Building NNs with Flax#
On top of JAX, we will use Flax which is a higher-level framework for building neural networks. Flax is still decently simplistic (we don’t get a one-line keras.fit) and should be seen as a collection of helpful primitives we can put together how we want.
Taking a gradient in JAX#
Built-in to JAX is an autograd engine, which lets us automatically compute gradients of functions with jax.grad. We can take a pure function mapping x to y, and get a new function which calculates the gradient of y with respect to x.
Our high-level strategy will be to write our neural networks using Flax, then use jax.grad to run gradient descent and minimize loss.
def loss(x):
return jnp.square(x - 2).mean()
grad_x = jax.grad(loss) # grad(x) = 2 * (x-2)
print('grad(x=8) = 2*(x-2) =', grad_x(8.0)) # 12.0
grad(x=8) = 2*(x-2) = 12.0
Flax Modules#
The main abstraction of Flax is a module, which represents some kind of computation along with relevant parameters. Modules are composable, so we can construct complicated modules out of simpler ones. We will view everything from a feedforward layer to an entire neural network as a module.
Flax separtes the concept of the computation graph and the actual parameters. When we write a Flax module, we can declare parameters with an initialization function that describes how to create them (e.g. sample from a normal distribution). These parameters are treated as placeholders until we actually call init on the module, at which we can handle the parameters as a separate object.
import flax.linen as nn
class MyModule(nn.Module):
output = 3
@nn.compact
def __call__(self, x):
weights = self.param('weights', nn.initializers.lecun_normal(),
(self.output, x.shape[-1]))
return weights @ x
x = jnp.array([1,2,3])
m = MyModule()
k = jax.random.key(42)
params = m.init(k, x) # Initialize the module, which creates parameters.
y = m.apply(params, x) # Call the module
print('Parameters:', params['params']['weights'])
print('Output:', y)
Parameters: [[-0.606425 -0.58962685 -0.4824153 ]
[ 0.33814558 1.2511139 0.02361481]
[ 0.5528764 -0.15400036 0.06896964]]
Output: [-3.2329245 2.9112177 0.4517846]
In the example above we defined our module from scratch, but in general we can compose our networks out of built-in Flax primitives.
class MyNet(nn.Module):
@nn.compact
def __call__(self, x):
x = nn.LayerNorm(x)
x = nn.Dense(128)(x)
x = jnp.tanh(x)
return x
Pytrees#
Flax modules naturally have a tree-like structure. For example, the MyNet module above has an nn.Dense sub-module, which contains kernel and bias parameters. We want a nice way to reason about trees without having to know their structure.
JAX uses the pytree as a helpful abstraction.
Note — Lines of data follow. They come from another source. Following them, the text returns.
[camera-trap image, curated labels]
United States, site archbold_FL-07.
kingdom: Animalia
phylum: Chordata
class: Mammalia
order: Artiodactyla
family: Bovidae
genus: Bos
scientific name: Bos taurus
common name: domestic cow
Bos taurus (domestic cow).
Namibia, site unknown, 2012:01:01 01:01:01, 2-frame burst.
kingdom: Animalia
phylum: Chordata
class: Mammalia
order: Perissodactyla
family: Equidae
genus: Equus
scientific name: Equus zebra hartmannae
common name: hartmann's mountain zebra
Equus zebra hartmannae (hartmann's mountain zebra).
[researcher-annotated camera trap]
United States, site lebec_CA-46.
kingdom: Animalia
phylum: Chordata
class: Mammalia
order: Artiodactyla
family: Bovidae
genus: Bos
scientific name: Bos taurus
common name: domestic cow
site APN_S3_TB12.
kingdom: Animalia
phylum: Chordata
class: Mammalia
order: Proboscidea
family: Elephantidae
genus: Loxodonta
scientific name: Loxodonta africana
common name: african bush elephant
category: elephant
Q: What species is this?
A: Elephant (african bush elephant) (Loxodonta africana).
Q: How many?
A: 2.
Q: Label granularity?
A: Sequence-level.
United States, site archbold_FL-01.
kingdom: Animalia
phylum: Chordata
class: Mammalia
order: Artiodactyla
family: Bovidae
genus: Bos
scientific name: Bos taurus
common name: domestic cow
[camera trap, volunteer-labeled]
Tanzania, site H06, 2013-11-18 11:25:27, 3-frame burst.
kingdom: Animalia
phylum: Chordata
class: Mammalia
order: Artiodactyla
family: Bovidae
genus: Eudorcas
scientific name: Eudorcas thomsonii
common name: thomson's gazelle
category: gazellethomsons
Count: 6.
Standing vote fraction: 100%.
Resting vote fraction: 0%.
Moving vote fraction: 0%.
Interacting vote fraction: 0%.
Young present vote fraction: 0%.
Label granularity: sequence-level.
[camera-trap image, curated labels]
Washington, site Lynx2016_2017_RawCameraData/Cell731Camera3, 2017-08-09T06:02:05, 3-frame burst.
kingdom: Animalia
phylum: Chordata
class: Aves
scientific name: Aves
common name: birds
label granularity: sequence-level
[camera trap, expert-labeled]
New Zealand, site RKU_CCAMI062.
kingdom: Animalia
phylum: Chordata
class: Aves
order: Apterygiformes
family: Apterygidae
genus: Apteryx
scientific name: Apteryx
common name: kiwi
Pytrees are just native Python objects – they can be dictionaries, lists, or tuples. JAX provides jax.tree_utils helper functions, which can operate over pytrees of arbitrary structure. For example, if we wanted to add ten to every parameter in params:
# This works regardless if `params` is a list, a dictionary, a list of dicts, etc.
params = m.init(k, x)
params_new = jax.tree_util.tree_map(lambda x : x + 10, params)
print('params:', params)
print('params_new:', params_new)
params: {'params': {'weights': Array([[-0.606425 , -0.58962685, -0.4824153 ],
[ 0.33814558, 1.2511139 , 0.02361481],
[ 0.5528764 , -0.15400036, 0.06896964]], dtype=float32)}}
params_new: {'params': {'weights': Array([[ 9.393575, 9.410373, 9.517585],
[10.338145, 11.251114, 10.023615],
[10.552876, 9.846 , 10.06897 ]], dtype=float32)}}
Optimization#
Let’s build a simple gradient descent algorithm out of these building blocks. We’ll start by defining a simple neural network, then we will write down our loss function, and pass the entire thing through jax.grad. We will iteratively compute the gradient and adjust our parameters slightly, minimizing our loss.
class MyNet(nn.Module):
@nn.compact
def __call__(self, x):
x = nn.Dense(128)(x)
x = nn.relu(x)
return nn.Dense(1)(x)
x = jnp.arange(128) / 128
y_true = jnp.sin(x)
net = MyNet()
k = jax.random.key(42)
params = net.init(k, x)
def loss_fn(params, x):
y_pred = net.apply(params, x)
return jnp.mean((y_pred - y_true)**2)
loss_and_grad = jax.jit(jax.value_and_grad(loss_fn))
for i in range(10):
loss, grad = loss_and_grad(params, x)
params = jax.tree_util.tree_map(lambda p, g : p - g*0.005, params, grad)
if i % 3 == 0:
print(f'Iter {i}: loss = ', loss)
Iter 0: loss = 0.50568265
Iter 3: loss = 0.07405198
Iter 6: loss = 0.061948203
Iter 9: loss = 0.06161511
Writing our gradient descent step by hand is nice for understanding, but Flax also supports the optax package which gives us a set of common optimizers to use. To achieve the same behavior as above, we can use optax.sgd:
import optax
tx = optax.sgd(learning_rate=0.005)
params = net.init(k, x)
opt_state = tx.init(params) # This is empty for SGD, but some optimizers need it.
for i in range(10):
loss, grad = loss_and_grad(params, x)
updates, opt_state = tx.update(grad, opt_state)
params = optax.apply_updates(params, updates)
if i % 3 == 0:
print(f'Iter {i}: loss = ', loss)
Iter 0: loss = 0.50568265
Iter 3: loss = 0.07405198
Iter 6: loss = 0.061948203
Iter 9: loss = 0.06161511
If we wanted to use Adam instead, we can just change optax.sgd to optax.adam. Optax has clean implementations of AdamW too for weight decay.
Train State#
A common paradigm when using Flax is to define a training state that contains all the relevant things for our model. We will want to store the Flax module, its parameters, the optimization state, and the learning step. It can also be convenient to keep the RNG state here too. If the run ever crashes, as long as we can recover the training state we have everything we need to keep going.
Generally, we will JIT an update function that returns a new TrainState object each time.
class TrainState(flax.struct.PyTreeNode):
params: Any
opt_state: Any
step: int
@jax.jit
def update(train_state, x):
loss, grad = loss_and_grad(params, x)
updates, opt_state = tx.update(grad, opt_state)
params = optax.apply_updates(params, updates)
return train_state.replace(params=params, opt_state=opt_state,
step=train_state.step+1)